For few if any of the more intelligent, gifted, and well-educated ones
(usually self-taught on the basis of home reading which transcended school
education to an extent and in a way which made the latter seem relatively
inconsequential) were prepared to sacrifice their creative integrity to the
great modern antigod of popular taste, and thereupon reduce their creativity to
the lowest-common-commercial-denominator on the basis of a materialistic
concession to the supply-on-demand tyranny of market forces!

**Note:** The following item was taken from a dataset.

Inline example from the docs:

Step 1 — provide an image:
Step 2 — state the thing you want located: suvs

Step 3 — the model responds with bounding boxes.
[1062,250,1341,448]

Indeed, as the club developed and its members became more
intimate, a kind of anti-popular campaign was launched in which they vowed to
write contemptuously of established authors who specialized in and profited
from crime, thriller, war, horror, spy, and occult stories, kow-towing to
popular predilections with an opportunistic blatancy totally unworthy of a
cultured and discriminating turn-of-mind!

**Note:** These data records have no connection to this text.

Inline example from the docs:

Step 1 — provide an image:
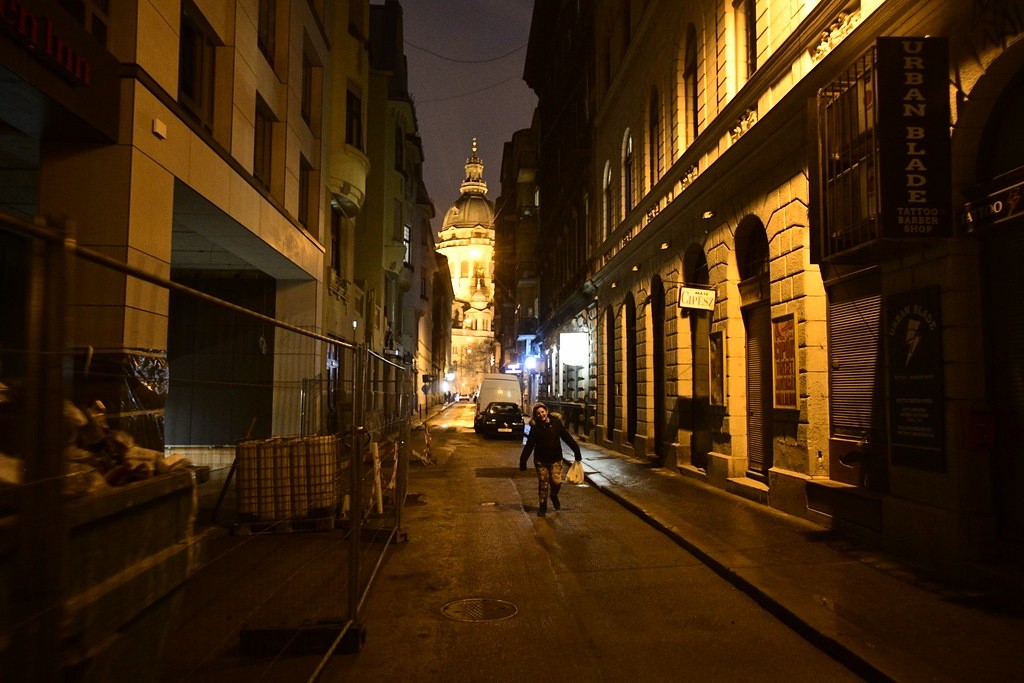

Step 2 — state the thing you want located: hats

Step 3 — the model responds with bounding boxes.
[533,402,548,412]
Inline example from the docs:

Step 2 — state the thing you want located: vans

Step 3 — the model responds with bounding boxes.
[474,373,525,441]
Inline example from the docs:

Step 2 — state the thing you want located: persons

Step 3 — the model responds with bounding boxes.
[520,402,582,516]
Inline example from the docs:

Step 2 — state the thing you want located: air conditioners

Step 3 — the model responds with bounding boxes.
[825,147,877,245]
[824,60,879,164]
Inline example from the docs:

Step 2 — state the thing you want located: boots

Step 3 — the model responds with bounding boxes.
[549,478,562,510]
[537,479,549,516]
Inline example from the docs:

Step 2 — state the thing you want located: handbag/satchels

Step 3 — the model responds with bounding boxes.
[565,460,584,484]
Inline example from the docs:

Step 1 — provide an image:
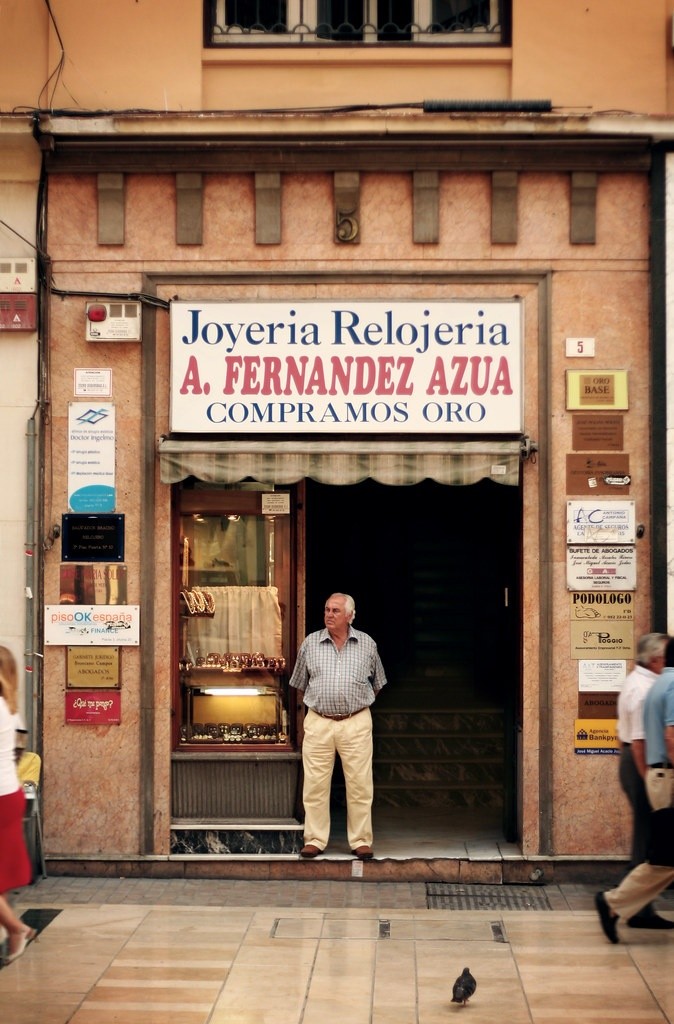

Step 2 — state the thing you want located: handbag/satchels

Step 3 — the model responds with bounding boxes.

Such authors, particularly the most commercially successful of them,
were unanimously regarded as the literary scum-of-the-earth, and poster-size
reproductions of their fame-wallowing faces were duly tacked to the walls and
exposed to graphic disfigurement and verbal abuse as a reminder of just how
contemptible they were. And, by way of
reminding themselves of their common cause against commercial trash, the
'Rejection Club' sported, in large letters on a wooden plaque which hung over
the drawing-room's mantelpiece, a reassuring quotation from The Soul of Man Under
Socialism by Oscar Wilde, which read: 'No country produces such badly
written fiction, such tedious common work in the novel form, such silly, vulgar
plays as England. It must necessarily be
so. The popular standard is of such a
character that no artist can get to it.
It is at once too easy and too difficult to be a popular novelist. It is too easy, because the requirements of
the public as far as plot, style, psychology, treatment of life, and treatment
of literature are concerned are within the reach of the very meanest capacity
and the most uncultivated mind. It is
too difficult, because to meet such requirements the artist would have to do
violence to his temperament, would have to write not for the artistic joy of
writing, but for the amusement of half-educated people, and so would have to
suppress his individualism, forget his culture, annihilate his style, and
surrender everything that is valuable in him.'
Thus read the very pertinent and admirably anti-commercial quotation
with which the club members sought, under Prescott's moral guidance, to boost
their morale and strengthen their resolve never to capitulate to the
pseudo-cultural enemy, whatever his
class, but to carry-on fighting against him in the name of art, truth, spirit,
intelligence, honesty, courage, idealism, etc., to the bitter end or,
preferably, until such time as an ultimate victory had been won and everything
low and mean was systematically consigned to the rubbish bin of commercial
history. That Oscar Wilde had fought
against this enemy to the bitter end, they fully realized. But so, too, had other such 'saints' of their
'church' as Baudelaire, Schopenhauer, Nietzsche, Huysmans, James Joyce, Aldous
Huxley, Hermann Hesse, Henry Miller, Lawrence Durrell, and Thomas Mann, so that
it was with such courageous names as these in mind that they continued to write
and dispatch typescripts not guaranteed to solicit popular endorsement.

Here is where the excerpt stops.